Preakness 2024: Maryland leaders bask in ‘celebratory air’ after latest push to save Pimlico

Maryland leaders celebrated the 2024 race day in style after moving earlier this year to pass the latest plan to breathe new life into the struggling Pimlico Race Course and the state's horse racing industry.

In a tradition of mixing the glamour of the Preakness Stakes with a bit of political glad-handing, Maryland leaders celebrated the 2024 race day in style after moving earlier this year to pass the latest plan to breathe new life into the struggling Pimlico Race Course and the state’s horse racing industry.

Cases of champagne and trays of hors d’oeuvres shuffled into two adjacent tents — one sponsored by taxpayers, the other by the Democratic Governor’s Association — as Gov. Wes Moore, Mayor Brandon Scott and others moved between the gatherings inside the track Saturday.

Scott, fresh off his Democratic primary win Tuesday and wearing a full yellow suit to match his fiancee Hana Pugh, arrived at the gathering of politicians to a mob of well-wishers, including former Gov. Parris Glendening and Maryland Democratic Party Chair Ken Ulman.
* * * *
• WHAT IS NEEDED:
Answer these from the Preakness article:
1. What plan had Maryland leaders moved to pass earlier in the year?
2. Who sponsored each of the two adjacent tents?
3. What was Scott wearing, and why?
The items after the Preakness article are separate material.
* * * *
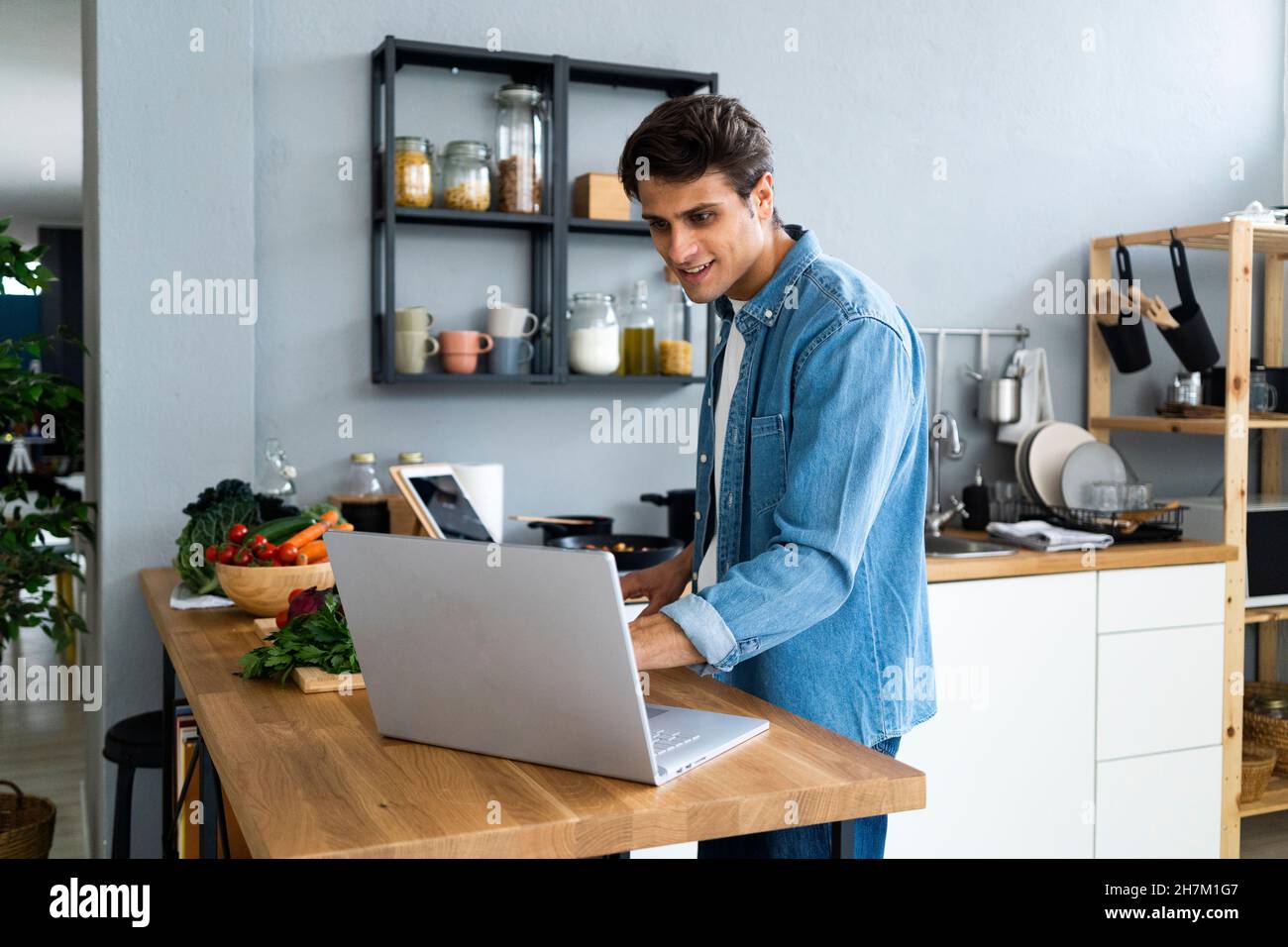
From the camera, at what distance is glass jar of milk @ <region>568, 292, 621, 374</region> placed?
3066 millimetres

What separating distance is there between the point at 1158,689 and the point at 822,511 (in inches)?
81.4

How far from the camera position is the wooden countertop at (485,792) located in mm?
1108

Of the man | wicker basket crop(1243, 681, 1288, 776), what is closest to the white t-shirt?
the man

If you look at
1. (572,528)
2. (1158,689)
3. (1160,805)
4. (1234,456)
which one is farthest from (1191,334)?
(572,528)

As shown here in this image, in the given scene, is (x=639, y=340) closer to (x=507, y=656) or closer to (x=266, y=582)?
(x=266, y=582)

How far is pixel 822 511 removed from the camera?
4.78ft

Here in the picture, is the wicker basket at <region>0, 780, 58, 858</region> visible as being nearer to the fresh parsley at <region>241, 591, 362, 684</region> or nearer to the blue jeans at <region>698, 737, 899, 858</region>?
the fresh parsley at <region>241, 591, 362, 684</region>

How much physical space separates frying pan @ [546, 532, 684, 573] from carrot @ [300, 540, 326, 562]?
60cm

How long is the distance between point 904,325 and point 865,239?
6.58 ft

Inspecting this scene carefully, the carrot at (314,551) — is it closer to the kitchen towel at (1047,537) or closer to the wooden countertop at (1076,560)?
the wooden countertop at (1076,560)

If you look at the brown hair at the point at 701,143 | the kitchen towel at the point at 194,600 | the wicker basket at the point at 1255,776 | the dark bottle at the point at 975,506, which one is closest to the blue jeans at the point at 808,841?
the brown hair at the point at 701,143

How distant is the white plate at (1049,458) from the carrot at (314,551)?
208cm

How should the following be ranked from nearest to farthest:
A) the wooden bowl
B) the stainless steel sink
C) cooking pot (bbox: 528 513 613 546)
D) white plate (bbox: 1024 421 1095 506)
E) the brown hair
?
the brown hair < the wooden bowl < cooking pot (bbox: 528 513 613 546) < the stainless steel sink < white plate (bbox: 1024 421 1095 506)

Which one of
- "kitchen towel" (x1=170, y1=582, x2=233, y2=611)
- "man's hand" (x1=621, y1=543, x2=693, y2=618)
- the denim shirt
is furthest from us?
"kitchen towel" (x1=170, y1=582, x2=233, y2=611)
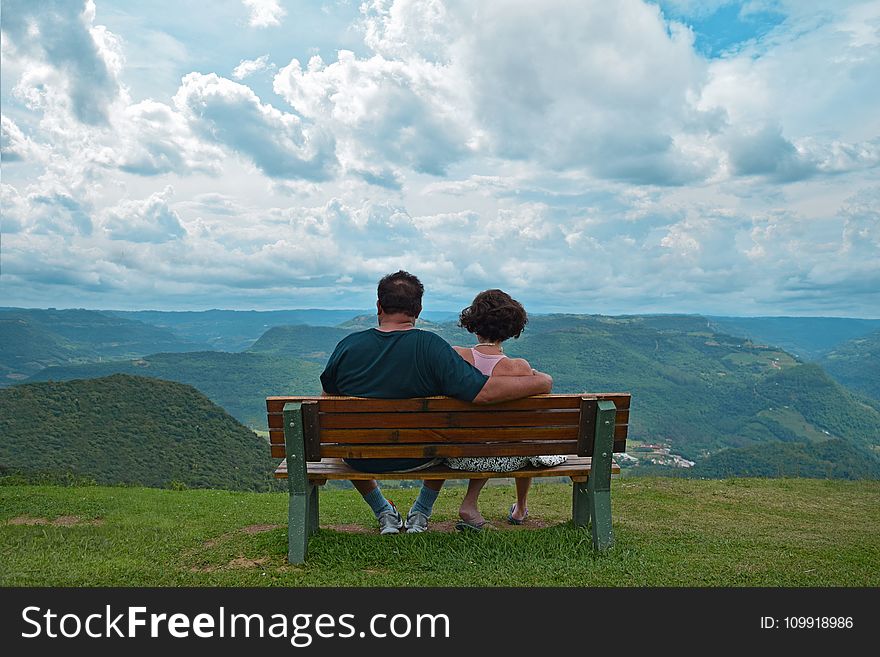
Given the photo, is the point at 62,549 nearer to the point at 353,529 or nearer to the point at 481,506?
the point at 353,529

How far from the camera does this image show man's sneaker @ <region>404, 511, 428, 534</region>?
5770 millimetres

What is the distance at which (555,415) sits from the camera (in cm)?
510

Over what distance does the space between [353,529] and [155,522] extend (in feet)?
7.27

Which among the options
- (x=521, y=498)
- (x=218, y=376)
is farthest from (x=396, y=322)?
(x=218, y=376)

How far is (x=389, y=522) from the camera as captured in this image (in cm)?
573

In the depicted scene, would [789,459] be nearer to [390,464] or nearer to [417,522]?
[417,522]

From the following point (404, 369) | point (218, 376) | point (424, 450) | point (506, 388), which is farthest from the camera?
point (218, 376)

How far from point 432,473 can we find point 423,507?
2.89ft

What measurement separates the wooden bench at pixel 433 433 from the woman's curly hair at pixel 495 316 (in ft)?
2.21

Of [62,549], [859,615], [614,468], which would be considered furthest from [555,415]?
[62,549]

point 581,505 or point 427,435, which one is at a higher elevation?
point 427,435

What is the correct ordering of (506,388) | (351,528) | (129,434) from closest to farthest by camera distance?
(506,388)
(351,528)
(129,434)

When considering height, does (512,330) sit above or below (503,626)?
above

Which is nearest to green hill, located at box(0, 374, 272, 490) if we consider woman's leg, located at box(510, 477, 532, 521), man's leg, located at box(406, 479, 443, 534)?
woman's leg, located at box(510, 477, 532, 521)
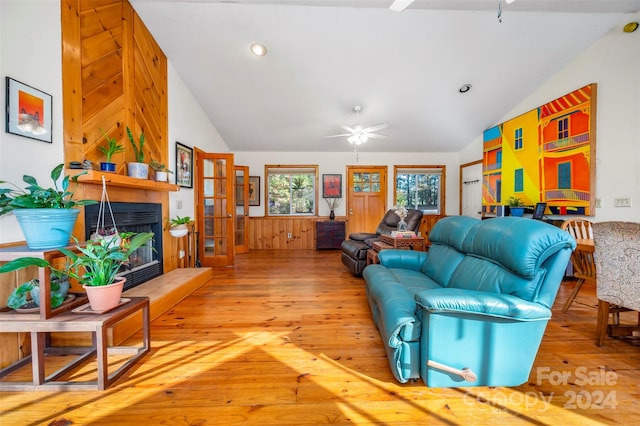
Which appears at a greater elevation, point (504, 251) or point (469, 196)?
point (469, 196)

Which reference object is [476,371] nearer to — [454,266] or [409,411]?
[409,411]

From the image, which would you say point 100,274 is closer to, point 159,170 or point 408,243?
point 159,170

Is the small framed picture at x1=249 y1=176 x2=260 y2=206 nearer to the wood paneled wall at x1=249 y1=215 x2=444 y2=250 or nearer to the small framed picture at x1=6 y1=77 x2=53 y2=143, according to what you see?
the wood paneled wall at x1=249 y1=215 x2=444 y2=250

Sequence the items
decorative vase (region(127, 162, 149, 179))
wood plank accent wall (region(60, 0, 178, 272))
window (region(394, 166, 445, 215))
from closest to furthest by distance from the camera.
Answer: wood plank accent wall (region(60, 0, 178, 272)), decorative vase (region(127, 162, 149, 179)), window (region(394, 166, 445, 215))

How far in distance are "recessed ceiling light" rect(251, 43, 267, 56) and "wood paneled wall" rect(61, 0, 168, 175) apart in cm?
124

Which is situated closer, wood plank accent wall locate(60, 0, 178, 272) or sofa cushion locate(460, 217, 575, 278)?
sofa cushion locate(460, 217, 575, 278)

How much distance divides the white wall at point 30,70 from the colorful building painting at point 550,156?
5.94 metres

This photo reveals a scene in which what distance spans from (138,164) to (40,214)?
1.29 metres

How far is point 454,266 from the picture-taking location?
2115 mm

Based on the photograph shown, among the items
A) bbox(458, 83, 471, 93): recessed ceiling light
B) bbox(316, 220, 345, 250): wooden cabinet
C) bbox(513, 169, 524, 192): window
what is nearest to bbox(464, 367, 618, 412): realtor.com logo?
bbox(513, 169, 524, 192): window

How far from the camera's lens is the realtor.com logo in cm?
137

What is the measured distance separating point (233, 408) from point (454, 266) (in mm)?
1861

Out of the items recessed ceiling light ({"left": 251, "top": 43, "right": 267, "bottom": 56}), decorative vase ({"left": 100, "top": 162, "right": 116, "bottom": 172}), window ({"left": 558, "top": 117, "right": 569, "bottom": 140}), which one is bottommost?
decorative vase ({"left": 100, "top": 162, "right": 116, "bottom": 172})

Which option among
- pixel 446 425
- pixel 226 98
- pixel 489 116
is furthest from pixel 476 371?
pixel 489 116
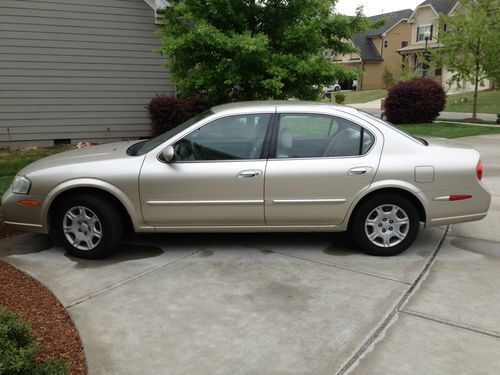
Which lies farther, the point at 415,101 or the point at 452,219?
the point at 415,101

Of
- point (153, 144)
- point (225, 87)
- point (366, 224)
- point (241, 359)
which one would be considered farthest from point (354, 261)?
point (225, 87)

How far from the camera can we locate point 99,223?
15.5 feet

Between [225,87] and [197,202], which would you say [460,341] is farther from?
[225,87]

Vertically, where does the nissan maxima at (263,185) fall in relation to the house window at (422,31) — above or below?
below

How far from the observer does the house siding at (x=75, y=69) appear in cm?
1097

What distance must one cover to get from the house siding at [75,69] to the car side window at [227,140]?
769 centimetres

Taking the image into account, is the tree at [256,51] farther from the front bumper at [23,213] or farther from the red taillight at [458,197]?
the front bumper at [23,213]

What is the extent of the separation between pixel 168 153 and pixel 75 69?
802 centimetres

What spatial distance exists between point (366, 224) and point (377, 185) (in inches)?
16.5

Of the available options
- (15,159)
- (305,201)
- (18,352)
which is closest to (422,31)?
(15,159)

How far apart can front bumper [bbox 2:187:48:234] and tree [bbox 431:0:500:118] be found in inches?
752

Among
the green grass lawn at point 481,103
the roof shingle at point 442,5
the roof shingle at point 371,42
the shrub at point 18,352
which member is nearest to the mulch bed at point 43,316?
the shrub at point 18,352

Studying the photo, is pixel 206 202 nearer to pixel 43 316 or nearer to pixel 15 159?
pixel 43 316

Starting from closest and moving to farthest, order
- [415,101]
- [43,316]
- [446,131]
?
[43,316] < [446,131] < [415,101]
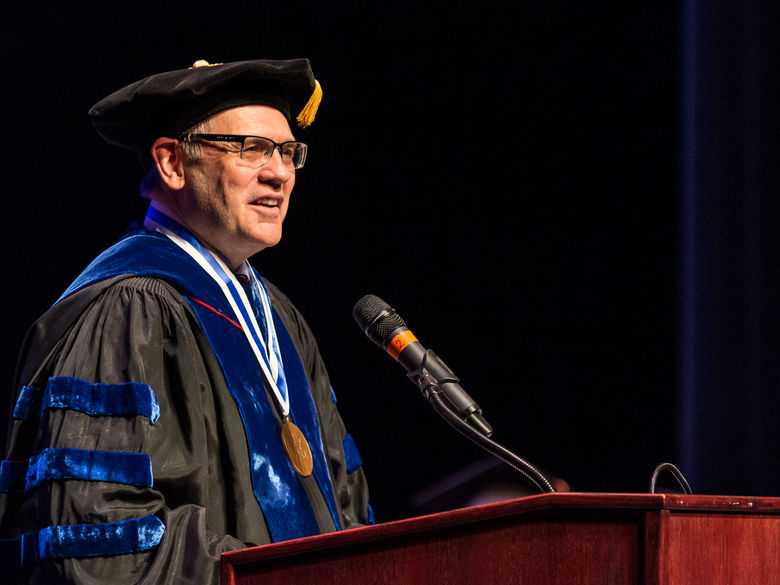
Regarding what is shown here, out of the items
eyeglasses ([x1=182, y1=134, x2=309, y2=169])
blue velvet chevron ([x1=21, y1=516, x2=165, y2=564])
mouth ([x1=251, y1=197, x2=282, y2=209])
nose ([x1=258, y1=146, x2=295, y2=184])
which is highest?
eyeglasses ([x1=182, y1=134, x2=309, y2=169])

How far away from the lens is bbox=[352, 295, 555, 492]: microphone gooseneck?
1597 millimetres

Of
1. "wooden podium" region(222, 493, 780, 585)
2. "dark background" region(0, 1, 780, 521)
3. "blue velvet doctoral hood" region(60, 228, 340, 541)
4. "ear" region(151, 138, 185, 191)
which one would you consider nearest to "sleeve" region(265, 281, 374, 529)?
"blue velvet doctoral hood" region(60, 228, 340, 541)

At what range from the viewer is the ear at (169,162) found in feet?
6.96

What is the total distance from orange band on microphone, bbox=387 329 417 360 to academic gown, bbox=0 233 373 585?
34 centimetres

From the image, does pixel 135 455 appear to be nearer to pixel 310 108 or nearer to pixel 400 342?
pixel 400 342

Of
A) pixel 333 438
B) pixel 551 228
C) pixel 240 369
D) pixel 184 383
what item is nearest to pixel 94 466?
pixel 184 383

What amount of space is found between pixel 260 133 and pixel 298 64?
201 millimetres

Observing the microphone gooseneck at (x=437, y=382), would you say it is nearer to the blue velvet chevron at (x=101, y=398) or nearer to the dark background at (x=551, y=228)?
the blue velvet chevron at (x=101, y=398)

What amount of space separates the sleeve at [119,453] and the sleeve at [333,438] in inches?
20.1

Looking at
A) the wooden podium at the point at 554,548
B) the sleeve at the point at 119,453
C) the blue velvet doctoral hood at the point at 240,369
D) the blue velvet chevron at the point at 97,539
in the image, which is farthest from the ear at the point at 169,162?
the wooden podium at the point at 554,548

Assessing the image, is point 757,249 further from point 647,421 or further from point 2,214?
point 2,214

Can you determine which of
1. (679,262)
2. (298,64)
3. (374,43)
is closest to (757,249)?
(679,262)

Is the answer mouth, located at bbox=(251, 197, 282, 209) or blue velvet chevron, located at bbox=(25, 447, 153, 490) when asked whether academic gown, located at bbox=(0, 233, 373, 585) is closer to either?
blue velvet chevron, located at bbox=(25, 447, 153, 490)

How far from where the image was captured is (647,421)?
3.37 m
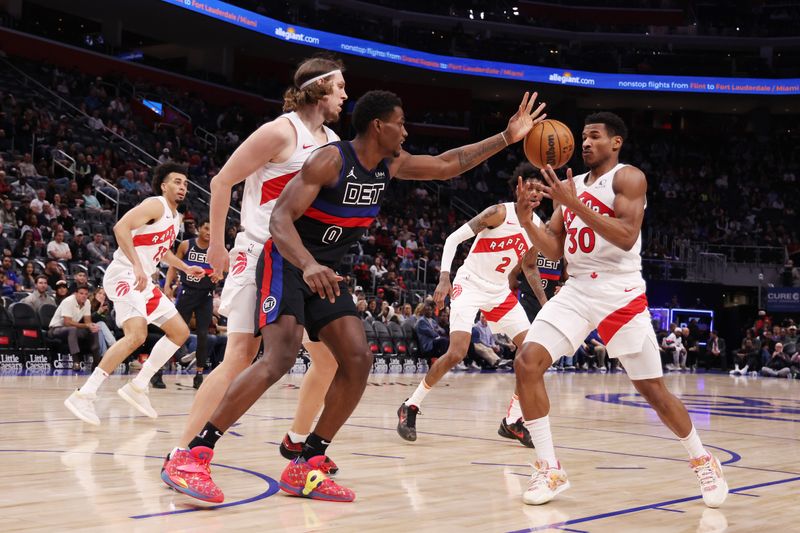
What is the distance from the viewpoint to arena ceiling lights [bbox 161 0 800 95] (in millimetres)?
28219

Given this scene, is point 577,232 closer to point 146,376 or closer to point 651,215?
point 146,376

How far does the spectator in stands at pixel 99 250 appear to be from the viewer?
608 inches

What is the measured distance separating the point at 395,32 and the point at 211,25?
269 inches

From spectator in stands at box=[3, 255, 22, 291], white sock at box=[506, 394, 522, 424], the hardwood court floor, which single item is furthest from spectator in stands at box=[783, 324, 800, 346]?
white sock at box=[506, 394, 522, 424]

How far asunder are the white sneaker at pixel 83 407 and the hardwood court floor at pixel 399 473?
118 mm

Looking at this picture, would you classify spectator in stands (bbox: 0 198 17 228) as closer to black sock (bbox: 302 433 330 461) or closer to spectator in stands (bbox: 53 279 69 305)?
spectator in stands (bbox: 53 279 69 305)

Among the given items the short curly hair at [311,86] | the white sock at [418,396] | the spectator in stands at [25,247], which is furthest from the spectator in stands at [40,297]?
the short curly hair at [311,86]

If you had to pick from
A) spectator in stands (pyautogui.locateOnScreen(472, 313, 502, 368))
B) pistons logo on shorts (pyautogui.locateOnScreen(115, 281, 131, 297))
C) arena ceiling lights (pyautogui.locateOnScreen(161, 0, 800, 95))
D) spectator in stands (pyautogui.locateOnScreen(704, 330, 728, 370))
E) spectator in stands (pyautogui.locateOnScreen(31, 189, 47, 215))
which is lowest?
spectator in stands (pyautogui.locateOnScreen(704, 330, 728, 370))

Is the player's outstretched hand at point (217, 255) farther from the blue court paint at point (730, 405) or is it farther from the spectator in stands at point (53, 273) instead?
the spectator in stands at point (53, 273)

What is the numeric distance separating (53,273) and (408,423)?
886 centimetres

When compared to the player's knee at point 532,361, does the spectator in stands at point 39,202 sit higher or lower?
higher

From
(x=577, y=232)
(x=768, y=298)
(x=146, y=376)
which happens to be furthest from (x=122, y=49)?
(x=577, y=232)

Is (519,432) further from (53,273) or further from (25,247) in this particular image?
(25,247)

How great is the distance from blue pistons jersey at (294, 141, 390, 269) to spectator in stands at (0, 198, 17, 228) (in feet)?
40.1
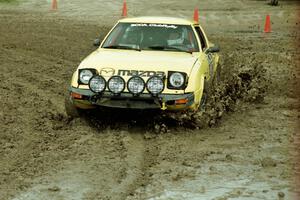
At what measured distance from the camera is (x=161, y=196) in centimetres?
616

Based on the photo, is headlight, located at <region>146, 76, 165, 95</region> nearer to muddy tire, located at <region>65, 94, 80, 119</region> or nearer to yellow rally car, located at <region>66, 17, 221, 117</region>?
yellow rally car, located at <region>66, 17, 221, 117</region>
* * * *
• WRITTEN SOLUTION:
1. The latest plan to breathe new life into the struggling Pimlico Race Course and the state's horse racing industry.
2. One was sponsored by taxpayers, the other by the Democratic Governor's Association.
3. A full yellow suit, to match his fiancee Hana Pugh.